Antropologia
Índios Guarani obtêm grande vitória no Paraná
Em meio às pressões do governador e da bancada do Mato Grosso do Sul contra a FUNAI e o processo de reconhecimento de novas terras indígenas naquele estado, inclusive com reunião marcada para hoje com o ministro Tarso Genro, os índios Guarani-Ñandeva vêm de obter uma grande vitória no estado do Paraná.

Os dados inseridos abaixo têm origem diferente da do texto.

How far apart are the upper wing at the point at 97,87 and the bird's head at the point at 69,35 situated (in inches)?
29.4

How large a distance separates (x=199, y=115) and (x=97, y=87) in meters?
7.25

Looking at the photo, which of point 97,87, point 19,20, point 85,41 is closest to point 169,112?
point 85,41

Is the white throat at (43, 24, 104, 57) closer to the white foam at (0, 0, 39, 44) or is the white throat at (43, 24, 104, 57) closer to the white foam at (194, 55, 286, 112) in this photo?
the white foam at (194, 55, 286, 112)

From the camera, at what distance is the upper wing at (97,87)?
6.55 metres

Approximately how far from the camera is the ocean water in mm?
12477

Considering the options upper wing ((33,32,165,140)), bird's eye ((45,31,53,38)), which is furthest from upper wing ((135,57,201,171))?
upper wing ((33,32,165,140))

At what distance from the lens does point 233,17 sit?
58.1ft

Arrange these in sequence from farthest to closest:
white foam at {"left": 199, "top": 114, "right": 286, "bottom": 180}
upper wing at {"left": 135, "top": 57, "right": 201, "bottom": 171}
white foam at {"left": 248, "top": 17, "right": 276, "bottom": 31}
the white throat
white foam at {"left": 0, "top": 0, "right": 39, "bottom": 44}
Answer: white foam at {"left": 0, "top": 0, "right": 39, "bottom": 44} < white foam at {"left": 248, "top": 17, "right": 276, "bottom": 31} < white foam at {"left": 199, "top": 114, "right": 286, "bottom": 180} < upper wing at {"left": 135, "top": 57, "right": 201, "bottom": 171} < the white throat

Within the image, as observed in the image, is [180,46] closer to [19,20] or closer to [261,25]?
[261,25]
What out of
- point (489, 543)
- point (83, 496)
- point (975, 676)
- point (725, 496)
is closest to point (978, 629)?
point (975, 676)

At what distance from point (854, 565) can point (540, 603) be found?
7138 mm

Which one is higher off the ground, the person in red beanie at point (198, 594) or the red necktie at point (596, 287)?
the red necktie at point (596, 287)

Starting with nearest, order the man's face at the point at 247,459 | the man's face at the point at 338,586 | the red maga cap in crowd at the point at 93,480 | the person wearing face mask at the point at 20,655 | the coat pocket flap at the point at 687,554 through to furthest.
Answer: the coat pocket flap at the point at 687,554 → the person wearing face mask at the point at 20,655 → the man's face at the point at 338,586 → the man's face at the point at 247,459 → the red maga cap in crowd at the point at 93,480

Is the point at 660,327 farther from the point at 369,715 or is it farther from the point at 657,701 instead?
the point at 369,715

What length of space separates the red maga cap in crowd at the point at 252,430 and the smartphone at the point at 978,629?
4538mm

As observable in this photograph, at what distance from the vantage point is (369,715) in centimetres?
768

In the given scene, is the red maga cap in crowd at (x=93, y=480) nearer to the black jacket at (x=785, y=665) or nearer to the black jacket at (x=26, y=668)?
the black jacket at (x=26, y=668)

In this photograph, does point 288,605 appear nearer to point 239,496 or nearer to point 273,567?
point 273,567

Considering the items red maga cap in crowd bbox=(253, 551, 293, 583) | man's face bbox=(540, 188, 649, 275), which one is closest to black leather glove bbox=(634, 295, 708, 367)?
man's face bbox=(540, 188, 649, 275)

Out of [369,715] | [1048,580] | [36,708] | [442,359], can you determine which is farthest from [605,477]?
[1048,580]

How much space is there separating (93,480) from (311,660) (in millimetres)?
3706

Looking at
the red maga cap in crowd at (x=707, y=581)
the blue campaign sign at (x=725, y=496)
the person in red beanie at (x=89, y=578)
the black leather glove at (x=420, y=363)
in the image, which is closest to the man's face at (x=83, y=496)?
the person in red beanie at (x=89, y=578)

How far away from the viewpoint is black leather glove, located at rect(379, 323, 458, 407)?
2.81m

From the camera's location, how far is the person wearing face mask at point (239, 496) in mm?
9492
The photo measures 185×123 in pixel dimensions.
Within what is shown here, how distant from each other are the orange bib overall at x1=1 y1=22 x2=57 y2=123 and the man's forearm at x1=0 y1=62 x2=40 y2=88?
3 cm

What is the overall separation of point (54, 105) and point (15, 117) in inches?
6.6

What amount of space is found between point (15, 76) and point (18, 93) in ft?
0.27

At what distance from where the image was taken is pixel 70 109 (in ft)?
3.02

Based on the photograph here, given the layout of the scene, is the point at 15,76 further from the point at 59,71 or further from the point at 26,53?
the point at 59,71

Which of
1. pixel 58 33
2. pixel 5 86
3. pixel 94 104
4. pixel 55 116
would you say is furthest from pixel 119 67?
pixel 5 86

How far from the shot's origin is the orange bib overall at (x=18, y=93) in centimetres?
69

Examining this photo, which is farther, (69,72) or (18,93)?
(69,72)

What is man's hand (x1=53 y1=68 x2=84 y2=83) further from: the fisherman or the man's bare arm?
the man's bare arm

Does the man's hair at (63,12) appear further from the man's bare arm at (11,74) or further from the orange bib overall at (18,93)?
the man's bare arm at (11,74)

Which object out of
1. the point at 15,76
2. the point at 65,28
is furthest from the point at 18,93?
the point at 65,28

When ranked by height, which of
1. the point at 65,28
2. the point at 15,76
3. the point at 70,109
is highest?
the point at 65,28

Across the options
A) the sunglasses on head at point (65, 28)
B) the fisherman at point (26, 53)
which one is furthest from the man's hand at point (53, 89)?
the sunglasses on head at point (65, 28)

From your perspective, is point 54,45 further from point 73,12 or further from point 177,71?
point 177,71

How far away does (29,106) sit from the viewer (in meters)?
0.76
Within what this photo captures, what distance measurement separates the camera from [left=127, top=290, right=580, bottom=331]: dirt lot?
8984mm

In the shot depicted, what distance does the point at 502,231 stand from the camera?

A 4ª Turma do TRF, em Porto Alegre, negou provimento, por unanimidade, à Apelação Cívil nº 2005.70.04.001764-3/PR impetrada pela empresa Itaipu Binacional contra os Guarani que vivem nas aldeias Tekoha Marangatu, Tekoha Porá e Tekoha Karambey, no município de Guaíra, no oeste paranaense.
Nas palavras do jornal eletrônico
Umuarama Notícias, do Paranã;
"Com isso, o Tribunal confirmou a sentença proferida na primeira instância da Justiça Federal de Umuarama, PR, em dezembro de 2007, no âmbito da Ação Judicial nº 2005.70.04.001764-3/PR em que a Itaipu Binacional pedia a reintegração de posse das áreas de terra onde estão localizadas as aldeias em questão. Na referida sentença, o Juiz Federal foi enfático na defesa do direito dos Guarani sobre suas terras tradicionais, assim se pronunciando;
?Ante o exposto, julgo improcedente o pedido possessório formulado pela ITAIPU BINACIONAL e declaro que as terras ocupadas pelos índios Avá-Guarani nos lotes abordados (Tekoha Porá; Karumbey e Tekoha Marangatu) constituem terras indígenas tradicionalmente ocupadas, não podendo ser objeto de domínio ou posse, senão pelos próprios índios, conforme disposição constitucional, independente de prévia demarcação?.
"Em sua decisão, proferida no último dia 15 de outubro e publicada neste dia 27, os desembargadores do Tribunal Regional citam parte da sentença da primeira instância em que se lê:
?Atualmente as ocupações indígenas em Guaíra concentram-se em três lotes: 1) Tekoha Porá (sul); 2) Karumbey (norte), e 3) Tekoha Marangatu, na Faixa de Proteção. É sobre a área desses três lotes que a requerente postula a proteção possessória. Todavia, segundo o estudo antropológico em questão, os dois primeiros lotes são provenientes de uma mesma antiga aldeia indígena, invadida pelo crescimento da cidade, que restringiu a extensão do território anteriormente ocupado pelos índios, envolvendo-o na zona urbana. Portanto, a área em questão representa terra tradicionalmente ocupada pelos índios, já que originária de uma só terra indígena, atualmente transformada em dois lotes de cerca de 2 has., mas que certamente alcançava uma dimensão muito maior, e que acabou sendo restrita ante o crescimento da área urbana de Guaíra?.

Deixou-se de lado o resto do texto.